Sets the convolution stride. The default value is 1.

Padding

void SetPadding( int padding );

Specifies how many zero elements should be added at either end of a sequence before performing convolution. For example, if you set SetPadding( 1 ); two zeros will be added to the sequence - one at the start and one at the finish. The default value is 0, that is, no padding used.

Dilated convolution

void SetDilation( int dilation );

Sets the step value for dilated convolution. Dilated convolution applies the filter not to the consecutive elements of the original sequence but to the elements with the gaps of specified size between them.

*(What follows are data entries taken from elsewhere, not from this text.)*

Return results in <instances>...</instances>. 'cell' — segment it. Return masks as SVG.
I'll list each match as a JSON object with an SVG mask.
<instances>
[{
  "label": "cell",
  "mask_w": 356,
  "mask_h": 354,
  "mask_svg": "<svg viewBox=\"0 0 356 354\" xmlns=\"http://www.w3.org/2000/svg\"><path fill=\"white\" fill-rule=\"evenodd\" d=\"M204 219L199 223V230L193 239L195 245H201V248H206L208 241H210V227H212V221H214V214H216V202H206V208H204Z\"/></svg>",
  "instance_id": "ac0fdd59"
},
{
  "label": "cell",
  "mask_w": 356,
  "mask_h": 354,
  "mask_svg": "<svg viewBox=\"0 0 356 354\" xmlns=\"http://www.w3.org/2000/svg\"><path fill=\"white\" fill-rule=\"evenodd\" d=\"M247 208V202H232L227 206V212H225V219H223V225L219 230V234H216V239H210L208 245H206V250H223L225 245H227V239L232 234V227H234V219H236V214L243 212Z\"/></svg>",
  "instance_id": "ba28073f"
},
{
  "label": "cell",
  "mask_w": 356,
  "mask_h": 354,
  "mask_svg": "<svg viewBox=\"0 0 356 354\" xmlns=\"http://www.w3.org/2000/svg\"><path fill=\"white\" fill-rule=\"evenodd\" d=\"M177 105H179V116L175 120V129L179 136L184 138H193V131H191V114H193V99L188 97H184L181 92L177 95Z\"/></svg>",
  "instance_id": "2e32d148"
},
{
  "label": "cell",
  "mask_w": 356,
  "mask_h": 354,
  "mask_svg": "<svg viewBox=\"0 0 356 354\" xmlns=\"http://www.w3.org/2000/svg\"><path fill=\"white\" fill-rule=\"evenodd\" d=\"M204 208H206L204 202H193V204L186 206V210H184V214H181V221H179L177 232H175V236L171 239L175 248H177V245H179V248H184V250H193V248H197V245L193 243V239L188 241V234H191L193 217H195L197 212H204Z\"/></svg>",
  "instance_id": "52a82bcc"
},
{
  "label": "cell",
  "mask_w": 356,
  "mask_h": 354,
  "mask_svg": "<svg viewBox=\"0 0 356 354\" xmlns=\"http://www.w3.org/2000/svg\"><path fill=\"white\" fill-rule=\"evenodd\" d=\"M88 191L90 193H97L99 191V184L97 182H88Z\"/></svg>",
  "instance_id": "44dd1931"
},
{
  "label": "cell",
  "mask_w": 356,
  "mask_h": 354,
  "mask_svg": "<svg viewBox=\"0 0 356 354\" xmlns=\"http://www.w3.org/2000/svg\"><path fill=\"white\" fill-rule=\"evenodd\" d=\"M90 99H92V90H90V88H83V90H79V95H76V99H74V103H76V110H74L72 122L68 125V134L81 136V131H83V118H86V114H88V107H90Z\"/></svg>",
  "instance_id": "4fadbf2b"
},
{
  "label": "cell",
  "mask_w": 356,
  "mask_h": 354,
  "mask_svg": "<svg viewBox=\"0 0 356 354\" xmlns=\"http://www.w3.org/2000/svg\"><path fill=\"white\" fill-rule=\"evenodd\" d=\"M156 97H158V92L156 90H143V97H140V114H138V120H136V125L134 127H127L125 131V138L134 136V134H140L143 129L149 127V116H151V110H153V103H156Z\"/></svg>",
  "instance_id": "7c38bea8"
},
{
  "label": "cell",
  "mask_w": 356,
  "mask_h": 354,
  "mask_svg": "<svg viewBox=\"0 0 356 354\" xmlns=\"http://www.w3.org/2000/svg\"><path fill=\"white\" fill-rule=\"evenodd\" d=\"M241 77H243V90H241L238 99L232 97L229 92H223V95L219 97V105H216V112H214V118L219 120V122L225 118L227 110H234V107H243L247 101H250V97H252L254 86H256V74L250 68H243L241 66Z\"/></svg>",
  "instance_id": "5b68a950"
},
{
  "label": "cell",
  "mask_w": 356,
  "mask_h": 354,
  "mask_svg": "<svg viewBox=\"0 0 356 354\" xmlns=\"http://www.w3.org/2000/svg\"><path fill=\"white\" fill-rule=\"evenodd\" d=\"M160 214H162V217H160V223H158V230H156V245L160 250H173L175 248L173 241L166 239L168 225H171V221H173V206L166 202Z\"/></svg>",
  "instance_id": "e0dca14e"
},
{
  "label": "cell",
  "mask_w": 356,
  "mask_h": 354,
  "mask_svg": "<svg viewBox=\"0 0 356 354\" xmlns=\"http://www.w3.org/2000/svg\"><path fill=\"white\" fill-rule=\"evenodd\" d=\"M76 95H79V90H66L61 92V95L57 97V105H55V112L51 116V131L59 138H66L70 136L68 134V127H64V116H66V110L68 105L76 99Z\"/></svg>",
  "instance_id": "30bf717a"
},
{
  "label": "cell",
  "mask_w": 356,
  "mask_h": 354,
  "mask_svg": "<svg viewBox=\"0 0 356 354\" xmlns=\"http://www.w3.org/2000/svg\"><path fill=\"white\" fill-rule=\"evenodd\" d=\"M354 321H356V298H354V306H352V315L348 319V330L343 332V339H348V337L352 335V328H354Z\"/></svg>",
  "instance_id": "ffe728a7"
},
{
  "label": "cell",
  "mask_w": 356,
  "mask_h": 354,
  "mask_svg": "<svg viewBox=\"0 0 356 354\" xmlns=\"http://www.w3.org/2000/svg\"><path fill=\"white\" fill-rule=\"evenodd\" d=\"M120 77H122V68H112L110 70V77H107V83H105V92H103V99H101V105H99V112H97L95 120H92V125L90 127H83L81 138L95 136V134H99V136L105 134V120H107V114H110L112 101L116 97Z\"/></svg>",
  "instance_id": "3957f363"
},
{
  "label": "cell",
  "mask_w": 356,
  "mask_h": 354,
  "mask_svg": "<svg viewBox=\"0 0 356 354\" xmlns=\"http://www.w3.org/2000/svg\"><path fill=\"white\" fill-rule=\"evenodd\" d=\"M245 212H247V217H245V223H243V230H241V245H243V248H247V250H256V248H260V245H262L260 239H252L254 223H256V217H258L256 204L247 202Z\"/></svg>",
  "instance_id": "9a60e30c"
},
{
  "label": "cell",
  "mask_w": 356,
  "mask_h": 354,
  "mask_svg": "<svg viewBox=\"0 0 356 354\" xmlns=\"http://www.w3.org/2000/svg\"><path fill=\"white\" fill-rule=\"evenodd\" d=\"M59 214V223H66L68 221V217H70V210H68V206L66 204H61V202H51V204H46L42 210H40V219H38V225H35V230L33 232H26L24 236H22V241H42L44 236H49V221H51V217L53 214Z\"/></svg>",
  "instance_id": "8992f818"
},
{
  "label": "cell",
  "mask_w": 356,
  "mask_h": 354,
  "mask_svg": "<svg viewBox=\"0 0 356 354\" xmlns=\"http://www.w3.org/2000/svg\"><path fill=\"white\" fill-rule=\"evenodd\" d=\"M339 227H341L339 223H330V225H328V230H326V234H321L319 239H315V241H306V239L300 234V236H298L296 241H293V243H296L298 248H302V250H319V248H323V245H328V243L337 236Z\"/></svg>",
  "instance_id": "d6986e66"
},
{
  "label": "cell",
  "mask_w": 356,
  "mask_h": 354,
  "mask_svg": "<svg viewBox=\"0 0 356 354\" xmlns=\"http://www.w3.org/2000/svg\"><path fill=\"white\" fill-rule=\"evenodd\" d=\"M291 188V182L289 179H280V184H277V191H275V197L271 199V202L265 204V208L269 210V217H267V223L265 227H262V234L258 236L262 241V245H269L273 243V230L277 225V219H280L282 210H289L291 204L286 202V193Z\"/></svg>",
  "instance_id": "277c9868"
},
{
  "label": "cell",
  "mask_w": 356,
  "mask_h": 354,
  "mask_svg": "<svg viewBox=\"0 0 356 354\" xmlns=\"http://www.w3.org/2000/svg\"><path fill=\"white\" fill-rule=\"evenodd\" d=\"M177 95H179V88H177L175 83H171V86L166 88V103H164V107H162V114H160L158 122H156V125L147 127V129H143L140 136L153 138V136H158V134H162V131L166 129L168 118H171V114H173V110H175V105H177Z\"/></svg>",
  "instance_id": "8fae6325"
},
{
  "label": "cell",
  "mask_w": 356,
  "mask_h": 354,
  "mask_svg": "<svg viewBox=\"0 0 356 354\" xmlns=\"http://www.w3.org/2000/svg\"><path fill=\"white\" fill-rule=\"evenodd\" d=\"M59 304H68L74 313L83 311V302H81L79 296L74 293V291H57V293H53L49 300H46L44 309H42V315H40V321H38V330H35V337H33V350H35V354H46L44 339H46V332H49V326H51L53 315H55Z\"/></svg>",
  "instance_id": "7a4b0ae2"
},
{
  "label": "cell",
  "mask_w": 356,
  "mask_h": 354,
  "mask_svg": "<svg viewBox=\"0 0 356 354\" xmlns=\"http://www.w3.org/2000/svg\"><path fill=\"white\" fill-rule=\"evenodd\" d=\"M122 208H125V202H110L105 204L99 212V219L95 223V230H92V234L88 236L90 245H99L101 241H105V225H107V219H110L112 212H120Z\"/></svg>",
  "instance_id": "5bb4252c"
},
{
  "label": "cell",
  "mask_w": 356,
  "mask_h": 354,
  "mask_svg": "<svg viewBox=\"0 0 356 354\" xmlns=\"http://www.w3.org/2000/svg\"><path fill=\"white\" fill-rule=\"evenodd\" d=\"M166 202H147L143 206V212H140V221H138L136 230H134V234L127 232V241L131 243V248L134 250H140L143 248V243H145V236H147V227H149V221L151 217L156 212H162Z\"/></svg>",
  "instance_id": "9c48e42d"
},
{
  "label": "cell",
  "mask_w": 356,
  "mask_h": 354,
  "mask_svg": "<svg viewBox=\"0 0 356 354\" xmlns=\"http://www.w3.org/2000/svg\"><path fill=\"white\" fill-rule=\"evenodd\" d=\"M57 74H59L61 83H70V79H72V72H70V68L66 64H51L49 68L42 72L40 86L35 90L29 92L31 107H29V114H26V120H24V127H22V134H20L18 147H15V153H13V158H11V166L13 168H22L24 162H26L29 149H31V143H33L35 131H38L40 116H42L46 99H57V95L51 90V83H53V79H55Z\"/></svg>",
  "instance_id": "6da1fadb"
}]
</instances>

By default, this value is equal to 1: no dilation, consecutive elements are used.

Trainable parameters

Filters

CPtr<CDnnBlob> GetFilterData() const;

The filters are represented by a blob of the following dimensions:

  • BatchLength is equal to 1
  • BatchWidth is equal to GetFilterCount()
  • Height is equal to GetFilterSize()
  • Width is equal to 1
  • Depth is equal to 1
  • Channels is equal to the inputs' Height * Width * Depth * Channels

Free terms

CPtr<CDnnBlob> GetFreeTermData() const;

The free terms are represented by a blob of the total size equal to the number of filters used (GetFilterCount()).

Inputs

Each input accepts a blob with several sequences. The dimensions of all inputs should be the same:

  • BatchLength - the sequences' length
  • BatchWidth * ListSize - the number of sequences in the set
  • Height * Width * Depth * Channels - the size of each element in the sequences.

Outputs

For each input the layer has one output. It contains a blob with the result of the convolution. The output blob dimensions are:

  • BatchLength can be calculated from the input as (2 * Padding + BatchLength - (1 + Dilation * (FilterSize - 1)))/Stride + 1.
  • BatchWidth is equal to the inputs' BatchWidth.
  • ListSize is equal to the inputs' ListSize.
  • Height is equal to 1.
  • Width is equal to 1.
  • Depth is equal to 1.
  • Channels is equal to GetFilterCount().